CBBM Lecture "Dynamic Modulation of Cortical Decision Computations by Brainstem Arousal Systems"

by Prof. Dr. Tobias Donner,

Department of Neurophysiology and Pathophysiology,

University Medical Center Hamburg-Eppendorf

will take place on Tuesday, 31 January 2017 from 17:15 to 18:15 hours in CBBM Research Building, EG, Room 50/51.

Host: Prof. Thomas Münte
Department of Neurology
University of Lübeck


We make thousands of choices each day. Even the simplest of these choices result from a complex interplay of large numbers of neurons that are distributed across multiple brain regions. I will present recent work from my lab that aims to uncover how this interplay is dynamically shaped by global brain states. I will focus on a pervasive feature of choice behavior: variations in choice across repeated presentations of the same choice options. Most existing computational models of decision-making account for this choice variability by introducing random ‘noise’ into the decision process. Other models postulate that choice variability reflects hidden, but systematic, biases in the decision process. I will present converging evidence that helps reconcile these ideas. In a number of experiments, we monitor subjects’ behavior together with central arousal state (assessed through pupil diameter) and neural population activity (assessed through fMRI and MEG) during elementary sensory-motor decisions. This reveals that a substantial component of choice variability is explained by trial-to-trial fluctuations in central arousal: Phasic boosts of arousal during decision formation predict a systematic reduction in subjects’ intrinsic decision biases. Brainstem fMRI shows that the decision-related arousal boost reflects evoked responses in a network of neuromodulatory brainstem systems controlling central arousal state, including the noradrenergic system. Further, we find that the effect of the decision-related arousal boost on bias is mediated by a selective modulation of choice-encoding pattern signals in frontal and parietal association cortex. Taken together, our results suggest that the phasic release of neuromodulators during decision-making dynamically suppresses preexisting biases in the brain’s decision-making machinery. Without monitoring central arousal state, the resulting variations in decision bias appear as random behavioral noise.

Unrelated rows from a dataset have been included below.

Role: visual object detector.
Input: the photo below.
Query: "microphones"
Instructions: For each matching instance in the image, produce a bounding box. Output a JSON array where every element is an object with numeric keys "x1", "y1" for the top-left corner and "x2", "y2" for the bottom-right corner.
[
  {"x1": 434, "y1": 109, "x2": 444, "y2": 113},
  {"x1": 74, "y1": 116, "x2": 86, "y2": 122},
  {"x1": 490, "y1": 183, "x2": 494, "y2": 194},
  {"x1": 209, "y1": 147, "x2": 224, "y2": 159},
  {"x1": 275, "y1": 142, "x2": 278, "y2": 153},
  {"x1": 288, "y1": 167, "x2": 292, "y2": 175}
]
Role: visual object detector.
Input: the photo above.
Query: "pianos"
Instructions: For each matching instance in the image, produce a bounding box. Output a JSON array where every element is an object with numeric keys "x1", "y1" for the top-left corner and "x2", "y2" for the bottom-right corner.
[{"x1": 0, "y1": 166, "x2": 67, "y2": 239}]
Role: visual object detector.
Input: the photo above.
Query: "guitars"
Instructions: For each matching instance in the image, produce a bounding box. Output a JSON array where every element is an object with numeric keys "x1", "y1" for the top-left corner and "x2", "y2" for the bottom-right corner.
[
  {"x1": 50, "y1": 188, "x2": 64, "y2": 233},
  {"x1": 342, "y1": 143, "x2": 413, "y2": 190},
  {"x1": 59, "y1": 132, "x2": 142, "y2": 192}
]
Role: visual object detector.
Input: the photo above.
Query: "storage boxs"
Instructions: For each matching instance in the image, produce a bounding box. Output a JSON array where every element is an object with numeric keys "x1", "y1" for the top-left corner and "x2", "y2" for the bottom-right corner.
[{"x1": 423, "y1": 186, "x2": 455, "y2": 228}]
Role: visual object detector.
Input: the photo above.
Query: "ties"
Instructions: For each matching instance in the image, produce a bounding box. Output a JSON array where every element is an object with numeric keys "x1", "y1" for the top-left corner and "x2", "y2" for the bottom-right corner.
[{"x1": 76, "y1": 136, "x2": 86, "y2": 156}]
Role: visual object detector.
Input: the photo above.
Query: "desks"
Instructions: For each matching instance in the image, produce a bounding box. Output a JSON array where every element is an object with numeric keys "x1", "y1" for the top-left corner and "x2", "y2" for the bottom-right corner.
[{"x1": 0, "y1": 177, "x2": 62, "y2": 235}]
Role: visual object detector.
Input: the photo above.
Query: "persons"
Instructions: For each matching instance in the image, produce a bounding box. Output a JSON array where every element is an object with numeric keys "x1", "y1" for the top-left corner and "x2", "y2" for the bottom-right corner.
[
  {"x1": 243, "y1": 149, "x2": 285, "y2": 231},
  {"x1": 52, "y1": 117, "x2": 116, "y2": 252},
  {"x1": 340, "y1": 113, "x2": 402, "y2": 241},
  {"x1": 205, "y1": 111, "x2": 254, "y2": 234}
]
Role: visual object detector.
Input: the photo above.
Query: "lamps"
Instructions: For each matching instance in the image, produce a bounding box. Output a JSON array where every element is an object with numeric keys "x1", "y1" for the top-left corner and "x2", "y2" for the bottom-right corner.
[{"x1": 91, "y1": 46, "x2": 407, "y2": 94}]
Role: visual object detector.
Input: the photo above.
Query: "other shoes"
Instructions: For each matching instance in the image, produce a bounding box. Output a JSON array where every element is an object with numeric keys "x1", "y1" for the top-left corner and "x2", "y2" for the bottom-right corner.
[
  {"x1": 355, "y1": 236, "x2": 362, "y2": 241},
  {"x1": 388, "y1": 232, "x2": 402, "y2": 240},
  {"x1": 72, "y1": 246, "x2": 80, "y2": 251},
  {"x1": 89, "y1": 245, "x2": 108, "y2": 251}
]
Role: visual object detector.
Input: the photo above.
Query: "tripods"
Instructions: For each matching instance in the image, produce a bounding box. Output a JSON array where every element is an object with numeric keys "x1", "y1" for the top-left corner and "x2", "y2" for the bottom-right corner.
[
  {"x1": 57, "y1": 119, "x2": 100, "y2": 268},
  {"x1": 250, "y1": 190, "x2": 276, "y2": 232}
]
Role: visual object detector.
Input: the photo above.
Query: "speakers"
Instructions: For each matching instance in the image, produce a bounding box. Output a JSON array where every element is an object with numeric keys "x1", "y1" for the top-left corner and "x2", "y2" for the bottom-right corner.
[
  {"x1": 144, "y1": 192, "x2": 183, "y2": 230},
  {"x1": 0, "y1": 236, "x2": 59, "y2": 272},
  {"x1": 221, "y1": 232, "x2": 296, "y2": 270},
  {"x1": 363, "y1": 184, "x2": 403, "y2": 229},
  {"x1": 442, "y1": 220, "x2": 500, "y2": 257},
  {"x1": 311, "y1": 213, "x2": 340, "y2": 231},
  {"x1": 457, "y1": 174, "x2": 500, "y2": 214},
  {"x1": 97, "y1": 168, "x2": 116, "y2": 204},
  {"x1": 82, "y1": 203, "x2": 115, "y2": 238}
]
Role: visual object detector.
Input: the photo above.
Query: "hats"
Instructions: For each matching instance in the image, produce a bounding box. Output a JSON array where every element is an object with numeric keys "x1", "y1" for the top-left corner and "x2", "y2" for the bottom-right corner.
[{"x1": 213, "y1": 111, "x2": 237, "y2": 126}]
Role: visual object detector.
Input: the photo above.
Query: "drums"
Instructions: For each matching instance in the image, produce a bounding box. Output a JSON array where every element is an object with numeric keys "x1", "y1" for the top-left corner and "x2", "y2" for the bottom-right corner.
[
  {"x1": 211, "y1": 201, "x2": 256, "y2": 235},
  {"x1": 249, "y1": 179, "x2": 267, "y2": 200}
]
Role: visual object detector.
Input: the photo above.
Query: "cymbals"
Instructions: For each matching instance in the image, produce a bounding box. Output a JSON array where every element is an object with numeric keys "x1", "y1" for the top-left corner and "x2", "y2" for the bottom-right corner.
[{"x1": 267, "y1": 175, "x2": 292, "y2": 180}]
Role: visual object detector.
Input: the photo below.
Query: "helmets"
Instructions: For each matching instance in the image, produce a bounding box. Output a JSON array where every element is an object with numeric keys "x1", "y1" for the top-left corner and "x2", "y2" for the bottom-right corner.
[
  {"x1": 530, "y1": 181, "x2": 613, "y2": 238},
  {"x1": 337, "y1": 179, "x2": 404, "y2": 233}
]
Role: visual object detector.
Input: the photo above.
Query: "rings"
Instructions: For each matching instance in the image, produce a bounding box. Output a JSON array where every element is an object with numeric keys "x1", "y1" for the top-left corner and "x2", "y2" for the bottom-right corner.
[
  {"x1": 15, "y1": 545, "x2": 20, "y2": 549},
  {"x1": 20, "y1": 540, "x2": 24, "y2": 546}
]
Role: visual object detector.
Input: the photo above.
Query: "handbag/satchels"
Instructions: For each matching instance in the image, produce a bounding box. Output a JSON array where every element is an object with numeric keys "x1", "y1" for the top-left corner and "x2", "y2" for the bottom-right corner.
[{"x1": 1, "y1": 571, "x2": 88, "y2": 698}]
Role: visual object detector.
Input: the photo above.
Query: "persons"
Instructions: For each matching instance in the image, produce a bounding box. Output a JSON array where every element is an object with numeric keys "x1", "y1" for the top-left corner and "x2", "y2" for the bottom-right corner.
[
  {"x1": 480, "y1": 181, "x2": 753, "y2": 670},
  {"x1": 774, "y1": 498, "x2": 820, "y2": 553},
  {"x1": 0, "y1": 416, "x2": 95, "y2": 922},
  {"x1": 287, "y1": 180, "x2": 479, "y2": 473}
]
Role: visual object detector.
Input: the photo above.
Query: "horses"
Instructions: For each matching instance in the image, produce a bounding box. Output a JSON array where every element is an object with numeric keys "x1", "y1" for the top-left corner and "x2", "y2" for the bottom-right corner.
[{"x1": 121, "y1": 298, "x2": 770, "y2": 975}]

Tobias Donner is a Full Professor of Integrative Neuroscience at the University Medical Center Hamburg-Eppendorf (UKE). His lab studies the interaction between brain states and the neural computations underlying decisions. To this end, the lab combines quantitative analysis of behavior, computational modeling, multimodal neuroimaging (fMRI and MEG), and pharmacological interventions. In 2003, Tobias Donner earned an MD from the Charitè, Berlin, and completed his doctoral work at the Berlin Neuroimaging Centre (with Arno Villringer and Stephan Brandt). From 2003 to 2006, he was on a joint postdoc position at the Dept of Neurophysiology, UKE, and the Donders Institute in Nijmegen (with Andreas Engel and Pascal Fries). From 2006 to 2009, he joined David Heeger’s Computational Neuroimaging Lab at New York University on a Postdoctoral Fellowship award of the German National Academy of Sciences Leopoldina. In 2009, became Assistant Professor in Brain and Cognition at the University of Amsterdam. Since 2015, he is full Professor at the UKE, funded by a Heisenberg-Professorship of the DFG.